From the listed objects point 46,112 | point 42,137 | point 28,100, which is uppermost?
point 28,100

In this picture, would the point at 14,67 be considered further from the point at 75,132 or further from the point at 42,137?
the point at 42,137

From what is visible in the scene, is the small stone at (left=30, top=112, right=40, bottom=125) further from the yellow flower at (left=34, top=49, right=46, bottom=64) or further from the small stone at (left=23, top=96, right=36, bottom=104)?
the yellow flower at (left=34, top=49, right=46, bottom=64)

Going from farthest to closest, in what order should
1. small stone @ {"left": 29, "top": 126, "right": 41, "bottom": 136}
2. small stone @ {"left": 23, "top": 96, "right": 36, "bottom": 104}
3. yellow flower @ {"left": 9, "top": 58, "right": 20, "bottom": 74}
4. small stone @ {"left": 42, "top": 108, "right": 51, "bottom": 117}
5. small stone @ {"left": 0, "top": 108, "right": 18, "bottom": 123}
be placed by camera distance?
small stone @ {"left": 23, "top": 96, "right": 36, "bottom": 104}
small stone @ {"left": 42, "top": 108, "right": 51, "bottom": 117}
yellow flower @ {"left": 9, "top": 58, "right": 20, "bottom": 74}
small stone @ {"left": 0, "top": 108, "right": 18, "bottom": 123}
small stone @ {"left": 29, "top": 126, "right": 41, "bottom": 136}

========================================

__Set exercise__
Convert every line of the entries above into a JSON array of strings, with one string per line and no blank lines.

__Response to this task__
[
  "From the listed objects point 46,112 | point 42,137 | point 28,100, which is uppermost?",
  "point 28,100",
  "In this picture, would the point at 14,67 be considered further from the point at 75,132 or further from the point at 42,137?",
  "the point at 42,137",
  "From what is visible in the scene, is the small stone at (left=30, top=112, right=40, bottom=125) further from the yellow flower at (left=34, top=49, right=46, bottom=64) or further from the small stone at (left=23, top=96, right=36, bottom=104)?",
  "the yellow flower at (left=34, top=49, right=46, bottom=64)",
  "Going from farthest to closest, in what order should",
  "1. small stone @ {\"left\": 29, \"top\": 126, \"right\": 41, \"bottom\": 136}",
  "2. small stone @ {\"left\": 23, \"top\": 96, \"right\": 36, \"bottom\": 104}",
  "3. yellow flower @ {\"left\": 9, \"top\": 58, \"right\": 20, \"bottom\": 74}",
  "4. small stone @ {\"left\": 42, \"top\": 108, \"right\": 51, \"bottom\": 117}",
  "5. small stone @ {\"left\": 0, \"top\": 108, \"right\": 18, \"bottom\": 123}",
  "be placed by camera distance?",
  "small stone @ {\"left\": 23, \"top\": 96, \"right\": 36, \"bottom\": 104}",
  "small stone @ {\"left\": 42, \"top\": 108, \"right\": 51, \"bottom\": 117}",
  "yellow flower @ {\"left\": 9, \"top\": 58, \"right\": 20, \"bottom\": 74}",
  "small stone @ {\"left\": 0, \"top\": 108, \"right\": 18, \"bottom\": 123}",
  "small stone @ {\"left\": 29, \"top\": 126, \"right\": 41, \"bottom\": 136}"
]